Awareness of the extent and degree of the existing slagging and fouling conditions throughout the boiler
is critical to achieving unit reliability and availability. However, boiler surface cleanliness has traditionally been one of the most difficult operating variables to quantify. Typical indications of surface fouling appear to the operator indirectly in the form of steam temperatures, spray attemperation flows and draft losses (gas resistance). In some cases, experienced operators who are familiar with the operating characteristics of a unit can make judgments on slagging and fouling conditions based on operating conditions, but these secondary indications can be misleading. For example, the furnace can be slagged, causing undesirably high flue gas temperatures entering the convection surface. However, the steam temperatures and spray attemperation may be normal if the convection surfaces are also fouled.

Another indication of surface cleanliness is draft loss. By watching draft loss across a bank, an alert operator can determine that sootblowing is probably required. Usually, however, by the time a change in draft loss is detected across widely spaced pendant sections, the banks are already bridged and it may be too late for effective removal of the slag by the sootblowers.

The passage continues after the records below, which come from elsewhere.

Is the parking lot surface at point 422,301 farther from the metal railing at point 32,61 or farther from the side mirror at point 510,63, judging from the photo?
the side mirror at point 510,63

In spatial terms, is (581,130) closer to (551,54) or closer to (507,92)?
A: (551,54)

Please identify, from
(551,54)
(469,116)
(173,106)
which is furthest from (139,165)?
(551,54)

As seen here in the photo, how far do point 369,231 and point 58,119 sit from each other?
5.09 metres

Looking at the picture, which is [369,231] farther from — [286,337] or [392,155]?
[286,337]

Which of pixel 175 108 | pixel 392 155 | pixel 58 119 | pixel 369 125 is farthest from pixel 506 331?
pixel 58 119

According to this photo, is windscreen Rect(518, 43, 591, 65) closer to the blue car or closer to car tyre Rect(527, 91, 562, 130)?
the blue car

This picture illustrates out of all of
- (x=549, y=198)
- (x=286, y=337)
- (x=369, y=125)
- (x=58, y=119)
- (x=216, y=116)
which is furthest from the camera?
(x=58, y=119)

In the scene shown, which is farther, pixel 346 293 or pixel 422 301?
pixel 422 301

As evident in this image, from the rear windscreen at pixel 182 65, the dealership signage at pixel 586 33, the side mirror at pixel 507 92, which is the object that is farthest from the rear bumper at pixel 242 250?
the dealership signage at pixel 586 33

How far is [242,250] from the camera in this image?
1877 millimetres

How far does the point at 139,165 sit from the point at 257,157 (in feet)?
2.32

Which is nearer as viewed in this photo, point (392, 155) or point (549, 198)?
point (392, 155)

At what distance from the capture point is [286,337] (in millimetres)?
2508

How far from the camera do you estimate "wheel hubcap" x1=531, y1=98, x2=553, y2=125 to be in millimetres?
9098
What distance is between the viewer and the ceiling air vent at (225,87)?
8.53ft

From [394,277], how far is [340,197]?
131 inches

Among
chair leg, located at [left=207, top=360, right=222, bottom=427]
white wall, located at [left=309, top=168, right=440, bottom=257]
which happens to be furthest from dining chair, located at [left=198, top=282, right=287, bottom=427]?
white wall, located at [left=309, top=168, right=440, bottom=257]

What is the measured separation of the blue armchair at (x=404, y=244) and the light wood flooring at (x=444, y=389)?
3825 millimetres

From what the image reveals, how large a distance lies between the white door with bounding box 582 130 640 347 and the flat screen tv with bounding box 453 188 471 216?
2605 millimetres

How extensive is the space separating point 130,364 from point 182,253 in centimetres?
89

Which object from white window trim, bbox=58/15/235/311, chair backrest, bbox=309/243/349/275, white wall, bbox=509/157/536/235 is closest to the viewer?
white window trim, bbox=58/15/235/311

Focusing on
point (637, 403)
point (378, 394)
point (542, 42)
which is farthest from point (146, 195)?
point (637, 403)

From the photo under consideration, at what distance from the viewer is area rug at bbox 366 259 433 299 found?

Visual observation is frequently used to further quantify cleanliness conditions. In many instances,
however, access is limited and subjective evaluations can leave considerable room for error. Advanced methods have been developed to overcome these shortcomings and to improve upon traditional time-based sootblowing control.

Computer-based performance monitoring systems can provide a direct and quantitative assessment of furnace and convective surface cleanliness. B&W’s Heat Transfer Manager® program is based on the heat transfer analysis software that has been developed over many years for boiler design and validated by extensive empirical data. The Heat Transfer Manager program is configured on a boiler-specific basis, taking into account the arrangement of the furnace and all convective surfaces. Measurements of temperatures, pressures, flows, and gas analysis data are used to perform heat transfer analysis in the furnace and convective section of the boiler on a bank by bank basis.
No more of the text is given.